* [Source extract]:
We've been round and round on this.  Ferrets have never been shown to be a
vector for rabies.  Never.  One strain in testing showed a presence in
saliva.  ALL mamamls can get rabies.  Not all can pass it along.  Ferrets so
far as all evidence to date appear to be more in the get but not pass it
along category.  Dogs and cats are known to be able to transmit rabies.
Ferrets are not.
 
>On an island off the west coast of Scotland,
 
Looks like a Job for Bob (tm)...
(Lever 1972) and (Roots 1976) if Bob knows these articles great if not thats
pretty minimalist citation.  Was the title given anywhere?  He did a good
job with the other articles that I suspect are related to the ones cited.
 
>Based on the above "history as a pest elsewhere"
 
So I take it dogs, cats and pigs with their longer histories of wildlife
destruction (the dodo for example) are likewise prohibited.  Well being as
man has the longest perhaps they should be as well.  Actually we are ardent
conservationalists but this is not a topic we think is a constradiction as
we have seen no real evidence that ferrets are a problem.  We have dogs and
cats and fully acknowledge they are a serious problem at times.
 
>According to the literature I have, polecats and ferrets are the same
>species.  Both are reported to interbreed to produce viable progeny.

* [What is being asked]:
Continue the ferret discussion from the point where it stops.

* [Stored rows]:
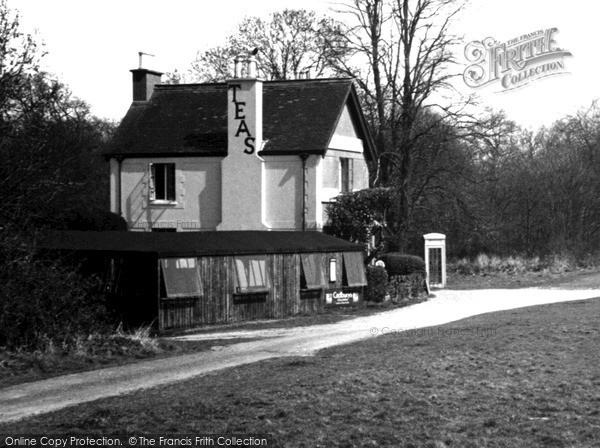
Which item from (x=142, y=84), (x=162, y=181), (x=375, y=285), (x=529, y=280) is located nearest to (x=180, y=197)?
(x=162, y=181)

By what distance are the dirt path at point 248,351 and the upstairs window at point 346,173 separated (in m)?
7.48

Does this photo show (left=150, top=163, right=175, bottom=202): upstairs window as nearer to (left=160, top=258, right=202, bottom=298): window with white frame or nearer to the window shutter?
the window shutter

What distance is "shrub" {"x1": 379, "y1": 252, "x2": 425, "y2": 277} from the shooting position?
1567 inches

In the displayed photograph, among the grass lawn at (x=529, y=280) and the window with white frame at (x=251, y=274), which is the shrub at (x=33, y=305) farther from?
the grass lawn at (x=529, y=280)

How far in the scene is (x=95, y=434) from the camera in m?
12.3

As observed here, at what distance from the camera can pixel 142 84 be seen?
154ft

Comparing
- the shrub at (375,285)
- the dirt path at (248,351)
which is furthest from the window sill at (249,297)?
the shrub at (375,285)

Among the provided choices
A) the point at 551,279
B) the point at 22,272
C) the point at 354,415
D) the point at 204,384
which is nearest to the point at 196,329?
Result: the point at 22,272

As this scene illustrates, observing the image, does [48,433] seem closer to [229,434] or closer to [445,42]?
[229,434]

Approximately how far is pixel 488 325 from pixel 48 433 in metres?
15.3

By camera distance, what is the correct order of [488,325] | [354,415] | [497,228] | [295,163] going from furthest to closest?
[497,228] < [295,163] < [488,325] < [354,415]

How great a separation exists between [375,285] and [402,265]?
10.4 feet

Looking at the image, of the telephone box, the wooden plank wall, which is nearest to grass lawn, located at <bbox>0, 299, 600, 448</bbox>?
the wooden plank wall

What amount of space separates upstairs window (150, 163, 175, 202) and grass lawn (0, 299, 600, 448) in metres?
24.7
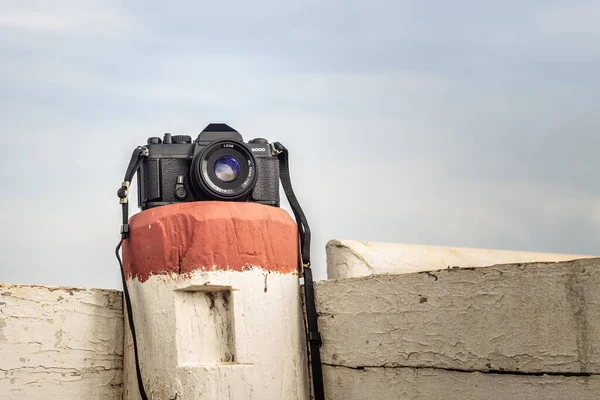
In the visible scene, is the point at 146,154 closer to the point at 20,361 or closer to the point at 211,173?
the point at 211,173

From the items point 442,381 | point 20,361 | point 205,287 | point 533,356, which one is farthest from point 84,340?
point 533,356

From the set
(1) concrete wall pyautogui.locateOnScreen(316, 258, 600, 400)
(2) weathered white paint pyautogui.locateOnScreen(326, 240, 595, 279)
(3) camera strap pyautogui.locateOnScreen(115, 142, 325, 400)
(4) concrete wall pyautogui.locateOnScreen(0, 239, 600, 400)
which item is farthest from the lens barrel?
(2) weathered white paint pyautogui.locateOnScreen(326, 240, 595, 279)

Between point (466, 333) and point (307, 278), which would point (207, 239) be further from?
point (466, 333)

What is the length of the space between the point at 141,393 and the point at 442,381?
116 centimetres

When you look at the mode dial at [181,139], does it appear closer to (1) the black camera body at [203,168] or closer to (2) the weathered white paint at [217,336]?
(1) the black camera body at [203,168]

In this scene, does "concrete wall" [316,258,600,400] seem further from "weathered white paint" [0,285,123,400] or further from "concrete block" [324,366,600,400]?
"weathered white paint" [0,285,123,400]

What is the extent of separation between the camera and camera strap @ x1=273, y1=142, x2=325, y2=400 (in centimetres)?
368

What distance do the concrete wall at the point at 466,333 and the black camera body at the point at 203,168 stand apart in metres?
0.52

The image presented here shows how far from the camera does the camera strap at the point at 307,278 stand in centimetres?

* [Task result]:
 
This is also true of dogs and wolves so then by this argument dogs should be
banned.
 
>Ferrets appear to be domesticated forms of the original 'polecat'.  Like
>rabbits, some domestic breeds of ferrets probably can't survive in the
>wild, but some might.
 
Actually then she should allow angora ferrets which are easily
distinguishable... As are the albino, the champagne, the fancy patterns
like blaze and panda...
 
In seriousness the way to distinguish those which can and can not survive
are to distinguish which are only a generation or two removed from the wild.
Allow no more polecat hybrids or polecats but allow ferrets.  They are
arguing that since someone might slip a wild animal in with the ferrets and
you couldn't tell them apart by sight... but you can by action.
 
Polecats are wild and as such act like wild animals.  Ferrets are
domesticated and act as such.  If you use this though "mean" ferrets which
do exist would end up appearing to be polecats by demeanor and could be
"banned" along with polecats.  This is not entirely a bad thing.  ad
tempered ferrets should not be bred.  They should be culled.  We prefer a
nice culling and "banishing" to the "mean cage" where they can be more
closely monitored seperate from the others.  But we have none of these
ourselves right now.  They always seem to come around.
 
>As I say, much of this is based on what I have been able to read.  I
>acknowledge that some people will always argue that ferrets can't survivein
>the wild, regardless of any information in the literature and certainly
>regardless of the 'precautionary principle' as it is applied to preventative
>pest management.
 
And there are some who will argue than can survive in the wild despite the
information in the literature.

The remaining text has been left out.